- Directions
Which sentences in the passage on the Climate Shift Index below contain the phrase "climate change"? Quote each one in full.

- Selected extract
+ + + + + + +

The statistics from last week come from my organization Climate Central’s new tool the Climate Shift Index. Every day, we put a number on how climate change has (and sometimes hasn’t) contributed to daily high and low temperatures. The Climate Shift Index gives us a new way of seeing how climate change is impacting weather in the U.S. And, as one early reviewer noted, it gives us “a radical new way to complain about the weather.” 

As the heat of summer 2022 builds, the Climate Shift Index will give Americans not just a new way to complain about the weather, but a more specific way. At least for the coming decades, climate change will bear more and more of the blame for higher and higher temperatures. 

Weather is inevitable, but climate change is not. While there might not be much that governments can do to change the weather, stopping the planet from warming is another story.

Burning fossil fuels releases pollutants into the atmosphere, and one of these pollutants — carbon dioxide — is the major driver of warming in the day and at night. As long as carbon pollution continues, the planet will get hotter, and heat like today’s and tonight’s will happen more and more often. But if emissions stop, so will the warming. That means policymakers ultimately control the world’s thermostat.

+ + + + + + +

- Source data
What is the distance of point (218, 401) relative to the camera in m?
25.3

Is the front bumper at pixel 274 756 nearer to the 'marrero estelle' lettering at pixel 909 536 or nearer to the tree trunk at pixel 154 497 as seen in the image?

+ + + + + + +

- Correct response
- "Every day, we put a number on how climate change has (and sometimes hasn't) contributed to daily high and low temperatures."
- "The Climate Shift Index gives us a new way of seeing how climate change is impacting weather in the U.S."
- "At least for the coming decades, climate change will bear more and more of the blame for higher and higher temperatures."
- "Weather is inevitable, but climate change is not."